A discussão sobre o trabalho de menores no Brasil voltou a ganhar força após uma recente declaração do pré-candidato à Presidência da República pelo partido Novo, Romeu Zema. Durante entrevista a um podcast transmitido no Dia do Trabalhador, o ex-governador de Minas Gerais expressou seu descontentamento com as restrições atuais da legislação trabalhista brasileira. A lei em vigor proíbe qualquer atividade laboral para menores de 16 anos, com exceção da modalidade de jovem aprendiz, permitida a partir dos 14 anos sob diretrizes específicas. A declaração repercutiu imediatamente em todo o espectro político e social, gerando debates intensos sobre a proteção e o futuro dos jovens no país.
As falas de Zema e a reação do público
Ao discutir o tema, Zema fez uma comparação com a realidade norte-americana, destacando que, na sua visão, as restrições brasileiras acabam sendo prejudiciais ao desenvolvimento dos jovens. "Lá fora, nos Estados Unidos, criança sai entregando jornal, recebe lá não sei quantos centavos por cada jornal entregue, no tempo que tem. Aqui é proibido, né? Você tá escravizando criança.
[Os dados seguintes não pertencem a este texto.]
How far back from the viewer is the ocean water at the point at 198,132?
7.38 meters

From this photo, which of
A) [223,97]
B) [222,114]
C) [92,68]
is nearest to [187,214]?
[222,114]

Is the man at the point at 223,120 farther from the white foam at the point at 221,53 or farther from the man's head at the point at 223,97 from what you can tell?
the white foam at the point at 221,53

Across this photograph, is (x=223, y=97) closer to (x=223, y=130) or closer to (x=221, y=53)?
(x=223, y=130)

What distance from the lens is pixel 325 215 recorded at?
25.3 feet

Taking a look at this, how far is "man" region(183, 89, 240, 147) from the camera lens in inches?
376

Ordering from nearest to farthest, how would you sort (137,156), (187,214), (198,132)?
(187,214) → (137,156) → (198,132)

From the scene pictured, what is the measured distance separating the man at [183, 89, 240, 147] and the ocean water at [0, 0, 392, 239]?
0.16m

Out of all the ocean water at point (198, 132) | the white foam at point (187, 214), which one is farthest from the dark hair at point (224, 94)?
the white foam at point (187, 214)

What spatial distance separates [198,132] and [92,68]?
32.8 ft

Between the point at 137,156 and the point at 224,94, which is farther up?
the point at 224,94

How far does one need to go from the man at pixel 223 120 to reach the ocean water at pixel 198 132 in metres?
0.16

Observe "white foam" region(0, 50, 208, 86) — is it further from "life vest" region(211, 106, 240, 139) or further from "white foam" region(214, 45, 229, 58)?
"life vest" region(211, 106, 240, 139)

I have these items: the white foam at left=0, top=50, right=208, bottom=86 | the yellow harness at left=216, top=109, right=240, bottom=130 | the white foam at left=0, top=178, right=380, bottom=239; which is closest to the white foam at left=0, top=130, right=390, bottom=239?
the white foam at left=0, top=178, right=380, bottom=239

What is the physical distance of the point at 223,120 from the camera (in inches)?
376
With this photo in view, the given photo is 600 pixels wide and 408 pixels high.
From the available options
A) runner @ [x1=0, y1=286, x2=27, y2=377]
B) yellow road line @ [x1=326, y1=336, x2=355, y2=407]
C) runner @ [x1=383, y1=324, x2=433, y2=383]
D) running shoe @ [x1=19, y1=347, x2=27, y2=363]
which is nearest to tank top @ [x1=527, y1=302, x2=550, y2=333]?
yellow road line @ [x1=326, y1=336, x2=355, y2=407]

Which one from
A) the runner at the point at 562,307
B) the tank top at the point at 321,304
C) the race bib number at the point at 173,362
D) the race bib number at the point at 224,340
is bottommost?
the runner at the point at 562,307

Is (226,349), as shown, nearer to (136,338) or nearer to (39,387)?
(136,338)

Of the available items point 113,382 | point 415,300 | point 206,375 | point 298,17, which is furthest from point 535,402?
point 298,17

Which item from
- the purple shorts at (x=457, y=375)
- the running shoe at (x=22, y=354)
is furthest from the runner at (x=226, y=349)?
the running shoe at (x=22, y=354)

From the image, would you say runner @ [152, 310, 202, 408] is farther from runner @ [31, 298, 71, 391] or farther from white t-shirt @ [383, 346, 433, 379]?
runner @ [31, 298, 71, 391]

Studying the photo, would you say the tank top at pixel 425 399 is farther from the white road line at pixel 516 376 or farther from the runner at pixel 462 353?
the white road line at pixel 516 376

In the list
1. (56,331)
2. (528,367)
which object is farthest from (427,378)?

Então é lamentável. Mas tenho certeza que nós vamos mudar", declarou o político durante o programa.
Para ilustrar seu ponto de vista, o pré-candidato compartilhou sua própria trajetória pessoal. Ele relatou que começou a auxiliar o pai nas atividades de venda de peças automotivas desde os cinco anos de idade e que obteve sua carteira de trabalho formal aos 14 anos. "Eu trabalho desde que eu aprendi a contar", relembrou. Segundo Zema, a atual proibição seria uma imposição ideológica com raízes políticas específicas. "A esquerda criou essa noção de que trabalhar prejudica a criança", afirmou. O corte polêmico viralizou nas redes sociais, e foi compartilhado por diversos criadores de conteúdo.
O esclarecimento do ex-governador
Embora tenha defendido que os menores possam colaborar com tarefas do dia a dia, ele reconheceu que o ambiente escolar deve ser a prioridade absoluta na formação das crianças. Contudo, as declarações ganharam grande visibilidade, levando o ex-governador a emitir um esclarecimento público no dia seguinte. Em um vídeo divulgado nas redes sociais no sábado, Zema ajustou o tom de seu discurso e explicou que suas palavras se dirigiam, na verdade, aos adolescentes, e não às crianças.
No novo pronunciamento, o presidenciável enfatizou que o objetivo de sua proposta seria criar mais oportunidades para os jovens, em conformidade com o que já é praticado no país. "Defendo, sim, dar oportunidades de trabalho para adolescentes, porque educação e trabalho digno é o que forma caráter, disciplina e futuro", declarou Zema. Ele defendeu a ampliação dos programas de aprendizagem para permitir que mais jovens ingressem no mercado de trabalho de forma regulamentada. O episódio reacendeu o debate sobre o equilíbrio entre a proteção social e o desenvolvimento profissional precoce no Brasil.